En cette matinée du 16 Avril 2009, les ondes de France Inter accueillaient Michelle Alliot Marie, ministre de l’Intérieur, de l’Outre-mer et des Collectivités territoriales, dans le cadre de l’émission « le sept dix ».

Déroulant sans anicroches son futur décret d’interdiction du port de la cagoule dans les manifestations, MAM se préparait à entendre la parole de la « France d’en bas », pour paraphraser un ancien premier ministre en mal d’inspiration, et selon le plus élémentaire principe démocratique à tout entendre…

Tout, sauf la question inopinée et politiquement incorrecte d’une jeune femme de Bordeaux, qui a poussé l’impertinence jusqu’à oser interroger la ministre sur "l’affaire" Bruno Guigue et sur une enquête de police au point mort, concernant l’agression d’un commissaire par le groupe extrémiste juif le BETAR.
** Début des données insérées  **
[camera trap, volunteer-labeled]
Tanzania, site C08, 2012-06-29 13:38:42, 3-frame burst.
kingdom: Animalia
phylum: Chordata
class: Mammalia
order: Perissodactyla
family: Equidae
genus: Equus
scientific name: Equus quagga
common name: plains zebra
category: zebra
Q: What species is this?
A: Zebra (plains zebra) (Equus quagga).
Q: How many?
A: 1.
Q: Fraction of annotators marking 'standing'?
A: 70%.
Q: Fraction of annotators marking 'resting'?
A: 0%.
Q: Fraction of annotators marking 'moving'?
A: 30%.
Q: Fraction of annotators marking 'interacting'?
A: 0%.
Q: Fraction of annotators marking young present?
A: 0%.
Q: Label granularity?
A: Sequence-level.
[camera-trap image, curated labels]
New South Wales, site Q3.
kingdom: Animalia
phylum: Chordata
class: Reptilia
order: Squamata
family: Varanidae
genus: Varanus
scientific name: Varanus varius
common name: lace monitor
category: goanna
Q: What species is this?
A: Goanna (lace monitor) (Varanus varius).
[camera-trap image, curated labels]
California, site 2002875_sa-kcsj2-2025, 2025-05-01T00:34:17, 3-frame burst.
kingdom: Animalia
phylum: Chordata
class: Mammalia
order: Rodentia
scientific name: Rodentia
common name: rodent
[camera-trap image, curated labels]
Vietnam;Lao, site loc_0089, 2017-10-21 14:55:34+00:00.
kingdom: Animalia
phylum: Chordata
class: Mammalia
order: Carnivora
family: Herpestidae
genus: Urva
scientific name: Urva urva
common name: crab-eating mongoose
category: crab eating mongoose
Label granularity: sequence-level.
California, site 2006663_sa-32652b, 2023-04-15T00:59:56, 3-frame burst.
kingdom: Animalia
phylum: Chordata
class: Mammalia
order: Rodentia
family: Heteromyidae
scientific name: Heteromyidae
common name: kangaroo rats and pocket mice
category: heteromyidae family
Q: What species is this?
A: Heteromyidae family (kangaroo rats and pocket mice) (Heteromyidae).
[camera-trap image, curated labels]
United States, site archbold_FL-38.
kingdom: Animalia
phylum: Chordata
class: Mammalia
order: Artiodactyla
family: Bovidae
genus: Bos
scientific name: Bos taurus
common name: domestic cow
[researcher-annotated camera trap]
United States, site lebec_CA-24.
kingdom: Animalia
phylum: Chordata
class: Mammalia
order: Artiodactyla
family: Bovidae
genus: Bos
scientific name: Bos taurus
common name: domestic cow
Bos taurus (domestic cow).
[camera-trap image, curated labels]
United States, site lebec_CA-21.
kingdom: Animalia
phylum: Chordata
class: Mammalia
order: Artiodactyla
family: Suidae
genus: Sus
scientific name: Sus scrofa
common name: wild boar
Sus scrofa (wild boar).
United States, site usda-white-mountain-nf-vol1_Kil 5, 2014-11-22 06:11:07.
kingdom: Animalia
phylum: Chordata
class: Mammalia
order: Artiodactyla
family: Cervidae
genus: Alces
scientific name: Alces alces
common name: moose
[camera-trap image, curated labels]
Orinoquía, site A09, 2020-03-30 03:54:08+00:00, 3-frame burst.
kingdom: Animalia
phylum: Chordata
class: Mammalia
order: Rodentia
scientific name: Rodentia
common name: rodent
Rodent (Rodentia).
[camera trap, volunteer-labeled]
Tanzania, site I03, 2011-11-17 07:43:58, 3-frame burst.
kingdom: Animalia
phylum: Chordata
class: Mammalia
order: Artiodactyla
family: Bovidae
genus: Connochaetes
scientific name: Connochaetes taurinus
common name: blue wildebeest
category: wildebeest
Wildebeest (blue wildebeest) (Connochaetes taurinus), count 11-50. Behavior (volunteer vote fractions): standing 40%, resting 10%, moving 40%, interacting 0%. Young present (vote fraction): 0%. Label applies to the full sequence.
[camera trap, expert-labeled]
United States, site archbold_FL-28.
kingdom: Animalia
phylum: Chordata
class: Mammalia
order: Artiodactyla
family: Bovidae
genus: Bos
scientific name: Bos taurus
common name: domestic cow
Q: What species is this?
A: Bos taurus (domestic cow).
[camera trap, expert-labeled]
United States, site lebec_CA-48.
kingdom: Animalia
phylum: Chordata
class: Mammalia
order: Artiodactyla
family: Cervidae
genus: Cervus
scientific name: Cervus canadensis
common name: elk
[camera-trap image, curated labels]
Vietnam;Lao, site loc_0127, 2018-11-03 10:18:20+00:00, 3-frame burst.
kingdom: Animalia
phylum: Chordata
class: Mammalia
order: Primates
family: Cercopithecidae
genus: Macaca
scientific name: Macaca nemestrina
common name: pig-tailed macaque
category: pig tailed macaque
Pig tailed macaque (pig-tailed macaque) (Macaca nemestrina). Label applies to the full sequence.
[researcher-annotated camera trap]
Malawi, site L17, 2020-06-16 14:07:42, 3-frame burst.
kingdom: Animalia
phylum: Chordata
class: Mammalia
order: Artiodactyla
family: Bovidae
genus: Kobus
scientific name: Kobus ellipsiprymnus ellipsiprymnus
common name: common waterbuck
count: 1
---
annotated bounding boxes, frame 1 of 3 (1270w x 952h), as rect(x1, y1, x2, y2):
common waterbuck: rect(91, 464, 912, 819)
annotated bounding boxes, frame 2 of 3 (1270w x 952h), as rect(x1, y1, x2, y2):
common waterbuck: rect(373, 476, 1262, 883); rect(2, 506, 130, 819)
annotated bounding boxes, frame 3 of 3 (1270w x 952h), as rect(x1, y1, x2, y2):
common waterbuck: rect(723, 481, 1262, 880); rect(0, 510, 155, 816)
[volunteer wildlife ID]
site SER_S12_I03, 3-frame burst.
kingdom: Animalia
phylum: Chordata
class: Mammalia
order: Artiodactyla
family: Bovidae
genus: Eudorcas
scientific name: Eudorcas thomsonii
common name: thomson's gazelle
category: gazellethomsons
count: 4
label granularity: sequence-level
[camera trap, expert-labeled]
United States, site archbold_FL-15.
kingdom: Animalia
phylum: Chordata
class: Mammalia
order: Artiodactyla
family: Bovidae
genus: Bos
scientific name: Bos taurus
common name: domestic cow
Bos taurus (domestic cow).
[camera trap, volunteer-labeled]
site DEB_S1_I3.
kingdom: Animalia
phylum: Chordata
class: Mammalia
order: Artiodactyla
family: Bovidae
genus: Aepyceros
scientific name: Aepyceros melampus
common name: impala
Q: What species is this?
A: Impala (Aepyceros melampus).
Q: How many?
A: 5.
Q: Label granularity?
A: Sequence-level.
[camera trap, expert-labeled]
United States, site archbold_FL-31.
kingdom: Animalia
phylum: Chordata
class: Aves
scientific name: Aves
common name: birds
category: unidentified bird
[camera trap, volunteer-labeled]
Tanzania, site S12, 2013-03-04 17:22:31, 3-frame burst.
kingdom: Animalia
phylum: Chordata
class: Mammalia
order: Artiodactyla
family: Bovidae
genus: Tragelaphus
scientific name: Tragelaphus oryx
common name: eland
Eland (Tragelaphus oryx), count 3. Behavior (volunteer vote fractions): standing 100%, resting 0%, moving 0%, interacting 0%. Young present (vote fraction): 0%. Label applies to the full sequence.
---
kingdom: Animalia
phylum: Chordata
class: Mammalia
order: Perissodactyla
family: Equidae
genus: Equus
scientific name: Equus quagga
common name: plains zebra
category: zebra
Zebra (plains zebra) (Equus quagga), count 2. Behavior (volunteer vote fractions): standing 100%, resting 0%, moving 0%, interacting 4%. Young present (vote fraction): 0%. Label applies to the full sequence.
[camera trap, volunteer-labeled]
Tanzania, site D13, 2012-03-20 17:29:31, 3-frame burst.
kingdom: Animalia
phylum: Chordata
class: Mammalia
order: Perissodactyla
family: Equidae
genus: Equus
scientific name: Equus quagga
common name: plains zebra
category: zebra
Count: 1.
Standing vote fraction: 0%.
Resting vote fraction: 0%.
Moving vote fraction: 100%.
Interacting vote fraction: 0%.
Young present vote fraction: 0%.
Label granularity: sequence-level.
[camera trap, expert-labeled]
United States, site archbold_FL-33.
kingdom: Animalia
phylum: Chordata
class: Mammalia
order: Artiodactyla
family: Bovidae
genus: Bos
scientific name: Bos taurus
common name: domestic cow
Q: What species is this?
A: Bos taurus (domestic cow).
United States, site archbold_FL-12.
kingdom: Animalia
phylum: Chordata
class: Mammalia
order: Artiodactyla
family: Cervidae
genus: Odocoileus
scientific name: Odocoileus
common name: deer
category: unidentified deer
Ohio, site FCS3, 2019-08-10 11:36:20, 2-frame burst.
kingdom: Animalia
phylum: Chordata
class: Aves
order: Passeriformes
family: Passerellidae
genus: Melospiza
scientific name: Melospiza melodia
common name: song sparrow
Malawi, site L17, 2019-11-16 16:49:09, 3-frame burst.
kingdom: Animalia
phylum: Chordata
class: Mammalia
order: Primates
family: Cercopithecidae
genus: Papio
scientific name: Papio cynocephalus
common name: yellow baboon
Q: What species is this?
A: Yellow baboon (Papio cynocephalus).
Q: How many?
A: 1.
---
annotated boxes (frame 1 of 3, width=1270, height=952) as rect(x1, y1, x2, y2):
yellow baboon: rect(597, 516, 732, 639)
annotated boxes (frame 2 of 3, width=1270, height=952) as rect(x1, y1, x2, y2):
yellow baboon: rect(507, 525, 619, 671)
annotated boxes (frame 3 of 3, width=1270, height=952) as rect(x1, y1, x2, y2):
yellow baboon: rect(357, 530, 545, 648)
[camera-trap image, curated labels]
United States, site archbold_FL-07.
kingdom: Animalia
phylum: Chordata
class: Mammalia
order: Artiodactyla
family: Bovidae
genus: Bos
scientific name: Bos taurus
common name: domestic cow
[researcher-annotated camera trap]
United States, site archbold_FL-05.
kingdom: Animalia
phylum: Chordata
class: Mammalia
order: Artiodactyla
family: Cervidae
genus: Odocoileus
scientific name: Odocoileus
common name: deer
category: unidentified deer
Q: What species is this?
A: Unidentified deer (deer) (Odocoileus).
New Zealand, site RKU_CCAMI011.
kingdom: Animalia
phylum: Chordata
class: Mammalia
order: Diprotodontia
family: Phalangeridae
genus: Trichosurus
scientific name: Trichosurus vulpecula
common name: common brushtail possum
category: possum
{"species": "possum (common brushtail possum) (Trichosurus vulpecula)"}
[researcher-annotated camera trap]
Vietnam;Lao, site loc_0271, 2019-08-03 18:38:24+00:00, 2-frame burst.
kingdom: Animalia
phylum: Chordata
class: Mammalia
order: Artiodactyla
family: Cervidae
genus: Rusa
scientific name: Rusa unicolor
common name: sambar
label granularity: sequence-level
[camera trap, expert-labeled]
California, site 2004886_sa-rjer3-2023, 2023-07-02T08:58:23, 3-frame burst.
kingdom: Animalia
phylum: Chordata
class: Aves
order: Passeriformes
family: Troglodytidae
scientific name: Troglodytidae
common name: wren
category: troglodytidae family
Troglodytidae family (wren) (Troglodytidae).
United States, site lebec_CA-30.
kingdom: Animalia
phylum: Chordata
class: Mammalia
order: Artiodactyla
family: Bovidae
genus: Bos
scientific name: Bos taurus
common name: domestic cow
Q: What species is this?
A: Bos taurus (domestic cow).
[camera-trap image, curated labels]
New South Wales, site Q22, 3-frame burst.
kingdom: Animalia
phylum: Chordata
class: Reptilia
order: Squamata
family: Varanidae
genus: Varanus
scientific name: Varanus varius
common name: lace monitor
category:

Ce qui s’ensuivit révèle la vraie nature du simulacre d’agora publique dont on nous loue constamment les vertus civiques : coupure immédiate du « micro » de la jeune femme par un journaliste en proie à une crise de panique, balbutiant des « heuu…. Mais heuu… » pour conclure par un péremptoire « Je crois que Madame Alliot Marie n’est pas au courant concernant cette affaire, elle ne peut donc pas vous répondre, question suivante ».

Se murant dans un silence éloquent, la courageuse ministre de l’Intérieur ne rebondira pas sur l’incident.

La réactivité obséquieuse de l’animateur a fait le reste pour étouffer dans l’œuf l’intervention subversive d’une citoyenne qui, en ayant eu le tort de croire à l’utopie de la participation citoyenne, a eu le grand mérite de la faire voler en éclats.